● Exercise instructions
The answer is the data repeated in full, with no pictures included.

● Data block
____
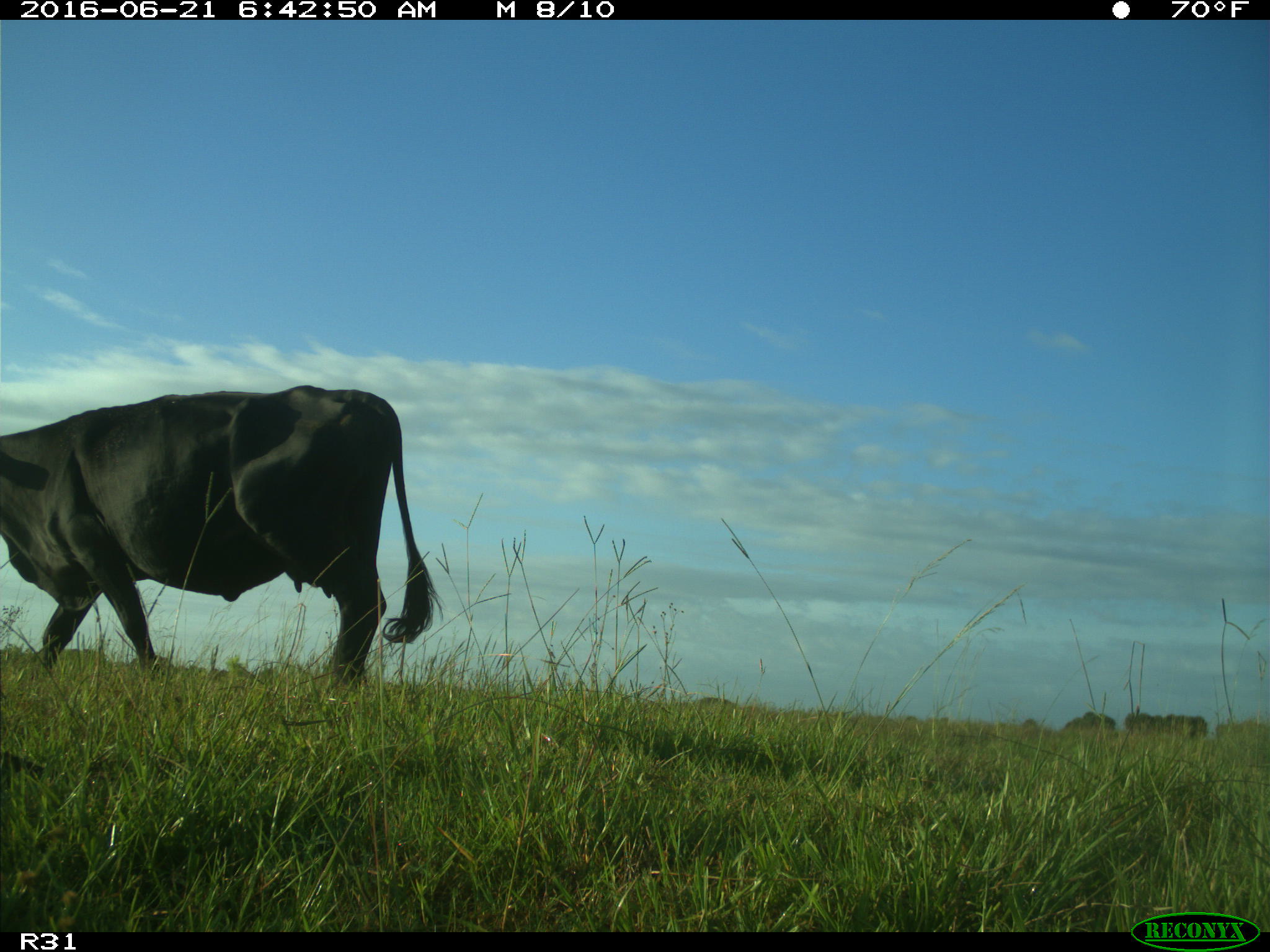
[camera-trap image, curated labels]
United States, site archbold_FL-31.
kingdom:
____
● Task answer
[camera-trap image, curated labels]
United States, site archbold_FL-31.
kingdom:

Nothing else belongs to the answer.